RAPRAVE, réunir le rap et la techno
Alors que Berlin s’est imposée depuis la chute du mur comme le centre névralgique mondial de la musique de club, les artistes et activistes des scènes d’Amérique du Nord et au delà revendiquent avec une vigueur renouvelée les origines afro-américaines de la techno et la house, contre le white-washing euro-centrée qui voudrait en faire des produits de l’ingénieurie allemande. Les problématiques sociales et politiques inscrites dans l’ADN de ces musiques sont réaffirmées par toute une génération de DJ et producteurs, pour qui la revitalisation de la scène passe également par une plus grande ouverture musicale, tournée autant vers le passé que vers l’avenir. C’est dans ce contexte fertile que naît RAPRAVE, collectif dont le nom fait office de programme, et qui organise sa première soirée à New York en octobre 2021. Suivront d’autres soirées à travers les Etats-Unis puis aux quatre coin du monde, le collectif prenant toujours soin de s’associer à des artistes locaux « militant » musicalement pour une symbiose entre rap et musique de club, qu’il s’agisse des rappeurs du groupe Dastardly Kids basé à Detroit, du MC et producteur serbe Spejs Noksi (représentant du collectif à Belgrade) ou de la japonaise ShioriyBradshaw, qui a fait de l’osmose entre rap, bounce et bass music sa spécialité. Pour le collectif new-yorkais désormais international, les fêtes RAPRAVE découlent d’un déroulement presque « logique » des choses : « Les soirées ont vu le jour pas tant pour combler un vide que pour relier entre-elles toutes les pièces de notre écosystème. Nous avons à coeur de combler le fossé entre des sons, des cultures et des idées qui ne semblent pas liés de prime abord. L’éducation musicale étant au cœur de ce que nous faisons, notre communauté est réceptive aux nouveaux sons que nous apportons à chaque événement. »
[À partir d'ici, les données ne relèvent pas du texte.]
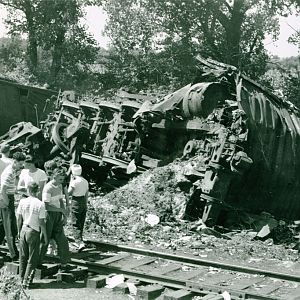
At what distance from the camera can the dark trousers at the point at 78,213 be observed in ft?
28.3

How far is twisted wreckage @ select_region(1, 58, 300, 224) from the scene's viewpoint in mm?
11141

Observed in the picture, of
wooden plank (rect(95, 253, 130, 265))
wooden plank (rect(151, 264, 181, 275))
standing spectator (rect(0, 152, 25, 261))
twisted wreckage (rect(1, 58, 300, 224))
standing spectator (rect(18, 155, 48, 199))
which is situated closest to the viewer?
wooden plank (rect(151, 264, 181, 275))

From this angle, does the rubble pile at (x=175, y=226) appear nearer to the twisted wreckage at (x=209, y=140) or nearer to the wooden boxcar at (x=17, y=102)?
the twisted wreckage at (x=209, y=140)

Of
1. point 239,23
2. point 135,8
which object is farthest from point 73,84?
point 239,23

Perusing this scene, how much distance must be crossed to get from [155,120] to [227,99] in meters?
1.78

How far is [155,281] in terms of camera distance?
23.3 ft

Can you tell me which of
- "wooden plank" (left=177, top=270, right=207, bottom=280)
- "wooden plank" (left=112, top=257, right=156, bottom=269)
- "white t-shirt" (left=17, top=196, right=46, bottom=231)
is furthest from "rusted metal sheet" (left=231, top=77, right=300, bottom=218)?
"white t-shirt" (left=17, top=196, right=46, bottom=231)

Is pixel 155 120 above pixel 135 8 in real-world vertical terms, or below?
below

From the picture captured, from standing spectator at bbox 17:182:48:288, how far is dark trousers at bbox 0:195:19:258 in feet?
3.48

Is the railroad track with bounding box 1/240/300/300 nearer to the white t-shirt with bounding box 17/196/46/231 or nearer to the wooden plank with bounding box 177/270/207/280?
the wooden plank with bounding box 177/270/207/280

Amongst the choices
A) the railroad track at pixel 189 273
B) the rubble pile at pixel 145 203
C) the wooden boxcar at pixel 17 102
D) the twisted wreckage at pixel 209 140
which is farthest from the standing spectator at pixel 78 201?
the wooden boxcar at pixel 17 102

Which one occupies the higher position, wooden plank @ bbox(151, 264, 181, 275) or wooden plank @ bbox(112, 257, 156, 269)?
wooden plank @ bbox(151, 264, 181, 275)

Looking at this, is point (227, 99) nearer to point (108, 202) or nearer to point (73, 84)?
point (108, 202)

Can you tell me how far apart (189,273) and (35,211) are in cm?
233
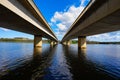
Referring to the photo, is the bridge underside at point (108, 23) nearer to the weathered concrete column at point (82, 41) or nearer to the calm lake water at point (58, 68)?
the calm lake water at point (58, 68)

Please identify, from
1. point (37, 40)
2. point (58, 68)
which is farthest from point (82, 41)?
point (58, 68)

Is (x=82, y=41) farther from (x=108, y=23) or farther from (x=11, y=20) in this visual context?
(x=11, y=20)

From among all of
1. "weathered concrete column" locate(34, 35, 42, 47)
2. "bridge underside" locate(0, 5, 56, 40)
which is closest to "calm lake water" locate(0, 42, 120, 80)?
"bridge underside" locate(0, 5, 56, 40)

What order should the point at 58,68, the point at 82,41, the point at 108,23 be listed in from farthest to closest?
1. the point at 82,41
2. the point at 108,23
3. the point at 58,68

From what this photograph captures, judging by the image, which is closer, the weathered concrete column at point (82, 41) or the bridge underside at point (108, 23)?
the bridge underside at point (108, 23)

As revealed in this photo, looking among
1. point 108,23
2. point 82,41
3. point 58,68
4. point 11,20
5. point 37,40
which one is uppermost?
point 11,20

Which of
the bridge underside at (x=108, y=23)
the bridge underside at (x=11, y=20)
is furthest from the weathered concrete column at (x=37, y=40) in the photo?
the bridge underside at (x=108, y=23)

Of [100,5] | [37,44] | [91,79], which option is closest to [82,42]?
[37,44]

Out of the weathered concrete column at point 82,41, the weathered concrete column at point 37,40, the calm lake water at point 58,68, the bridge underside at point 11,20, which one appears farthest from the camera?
the weathered concrete column at point 37,40

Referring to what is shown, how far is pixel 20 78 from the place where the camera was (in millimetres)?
11836

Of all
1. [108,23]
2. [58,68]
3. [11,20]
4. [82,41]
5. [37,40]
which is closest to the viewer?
[58,68]

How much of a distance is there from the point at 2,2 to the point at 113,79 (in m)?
13.3

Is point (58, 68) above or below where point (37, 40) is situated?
→ below

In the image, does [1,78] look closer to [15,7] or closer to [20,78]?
[20,78]
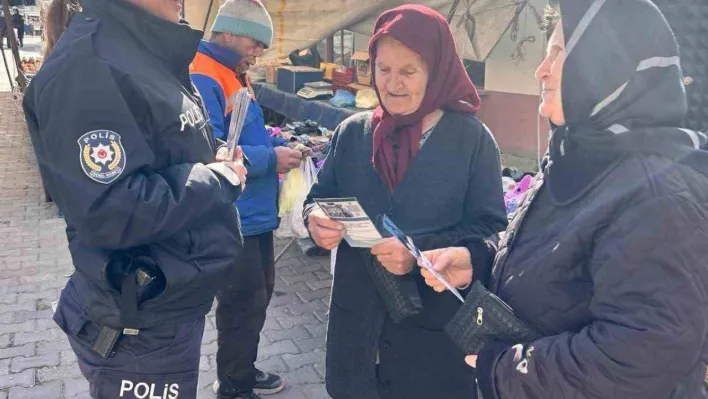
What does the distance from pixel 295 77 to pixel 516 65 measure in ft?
8.43

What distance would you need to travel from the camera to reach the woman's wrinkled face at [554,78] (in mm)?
1472

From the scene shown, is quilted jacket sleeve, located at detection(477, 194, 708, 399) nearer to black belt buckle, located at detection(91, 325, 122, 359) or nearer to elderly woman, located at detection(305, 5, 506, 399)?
elderly woman, located at detection(305, 5, 506, 399)

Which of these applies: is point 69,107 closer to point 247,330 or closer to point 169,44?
point 169,44

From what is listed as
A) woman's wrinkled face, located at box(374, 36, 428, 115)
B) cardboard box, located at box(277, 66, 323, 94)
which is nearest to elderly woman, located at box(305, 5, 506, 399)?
woman's wrinkled face, located at box(374, 36, 428, 115)

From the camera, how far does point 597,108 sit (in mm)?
1340

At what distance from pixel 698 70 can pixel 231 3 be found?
238 cm

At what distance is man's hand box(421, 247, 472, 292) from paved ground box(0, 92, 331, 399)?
175 centimetres

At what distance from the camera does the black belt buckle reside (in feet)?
6.05

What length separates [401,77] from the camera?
2205 millimetres

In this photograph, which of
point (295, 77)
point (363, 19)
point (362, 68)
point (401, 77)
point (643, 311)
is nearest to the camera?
point (643, 311)

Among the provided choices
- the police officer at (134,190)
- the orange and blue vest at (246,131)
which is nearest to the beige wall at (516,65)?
the orange and blue vest at (246,131)

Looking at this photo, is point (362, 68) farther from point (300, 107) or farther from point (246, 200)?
point (246, 200)

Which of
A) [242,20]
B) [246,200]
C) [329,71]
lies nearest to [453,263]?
[246,200]

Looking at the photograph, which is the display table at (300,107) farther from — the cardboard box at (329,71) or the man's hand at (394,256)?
the man's hand at (394,256)
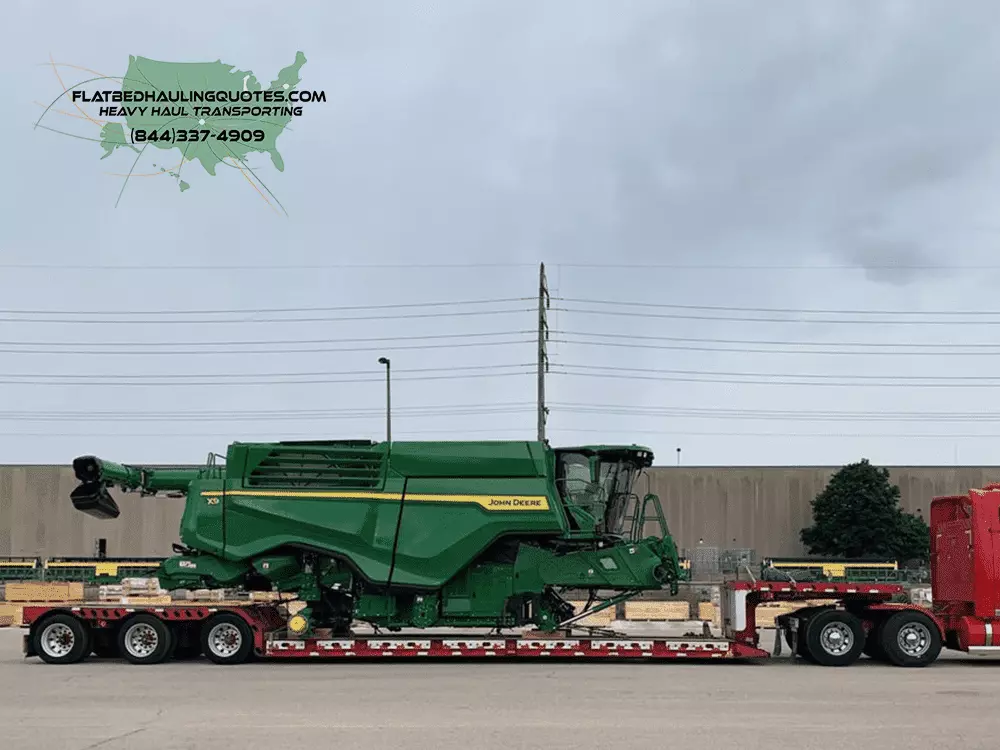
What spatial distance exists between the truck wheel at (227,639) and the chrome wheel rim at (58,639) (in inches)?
86.5

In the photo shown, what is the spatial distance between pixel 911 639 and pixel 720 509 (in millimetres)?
49151

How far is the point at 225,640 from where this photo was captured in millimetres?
17703

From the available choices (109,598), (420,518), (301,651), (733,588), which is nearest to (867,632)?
(733,588)

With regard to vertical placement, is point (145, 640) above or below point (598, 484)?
below

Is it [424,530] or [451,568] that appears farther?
[424,530]

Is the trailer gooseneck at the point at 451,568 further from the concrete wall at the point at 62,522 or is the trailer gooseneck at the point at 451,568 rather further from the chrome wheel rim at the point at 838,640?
the concrete wall at the point at 62,522

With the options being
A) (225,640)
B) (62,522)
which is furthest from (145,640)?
(62,522)

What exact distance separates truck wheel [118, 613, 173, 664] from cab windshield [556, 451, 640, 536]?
6.87m

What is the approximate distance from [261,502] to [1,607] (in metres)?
17.4

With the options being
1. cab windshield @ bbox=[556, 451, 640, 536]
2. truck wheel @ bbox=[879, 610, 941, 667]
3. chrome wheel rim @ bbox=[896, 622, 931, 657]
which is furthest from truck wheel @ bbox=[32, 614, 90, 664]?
chrome wheel rim @ bbox=[896, 622, 931, 657]

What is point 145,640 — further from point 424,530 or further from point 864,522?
point 864,522

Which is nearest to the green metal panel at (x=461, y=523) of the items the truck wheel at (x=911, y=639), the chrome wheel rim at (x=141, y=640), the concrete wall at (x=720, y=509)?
the chrome wheel rim at (x=141, y=640)

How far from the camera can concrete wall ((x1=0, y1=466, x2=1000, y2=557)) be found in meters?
65.6

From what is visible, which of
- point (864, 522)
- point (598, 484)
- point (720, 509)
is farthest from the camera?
point (720, 509)
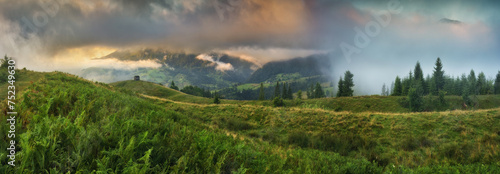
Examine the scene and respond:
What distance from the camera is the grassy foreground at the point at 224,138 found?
2979mm

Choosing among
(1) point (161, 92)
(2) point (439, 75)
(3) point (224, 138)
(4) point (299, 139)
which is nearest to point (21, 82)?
(3) point (224, 138)

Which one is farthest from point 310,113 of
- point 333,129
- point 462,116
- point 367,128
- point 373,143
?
point 462,116

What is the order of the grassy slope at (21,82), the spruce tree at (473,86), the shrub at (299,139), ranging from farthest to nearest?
the spruce tree at (473,86), the shrub at (299,139), the grassy slope at (21,82)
Un travail éducatif volontaire qui se décline rapidement via un label dédié, dans la continuité directe des soirées. Esthètique techno « à l’ancienne » revendiquant un effacement des individualités, ainsi qu’une culture bootleg et une immédiateté proches du rap définissent en partie le versant numérique de RAPRAVE. Sur les singles et compilations sorties depuis deux ans par le collectif, les perles underground cohabitent avec les remixs de tubes plus ou moins célèbres, de Sexyy Red à Skepta en passant par Future ou Jeremih. Si chaque producteur apporte son style caractéristique, une énergie « prête à l’emploi » est commune à la musique publiée par le label, qui n’utilise jamais les couplets raps comme un prétexte ou un gimmick, mais bien comme la colonne vértébrale d’authentiques morceaux « technos » ou assimilés, pensés par et pour le dancefloor. Loin de l’exercice de style, la musique défendue par RAPRAVE embrasse ce que beaucoup n’ont fait qu’effleurer : l’affirmation d’un allant, d’une vitalité commune à ces deux « mondes » dont on nous a raconté qu’ils avaient été séparés à la création, ce que les membres du collectif semblent nier en bloc, réparant à leur mesure, et avec le plus grand naturel, une drôle d’injustice musicale. « Qu’il s’agisse des OGs qui ont ouvert la voie, de la précision de l’outerwear japonais ou de la scène tuning automobile de Detroit, nos références se transforment et s’adaptent » détaille le collectif quant à ce qui l’influence dans sa démarche. Une approche à la fois instinctive, fluide et mondiale dont Paris pourrait être l’une des prochaines étapes, notamment via le producteur monténégrin Regis, représentant de RAPRAVE dans la capitale française.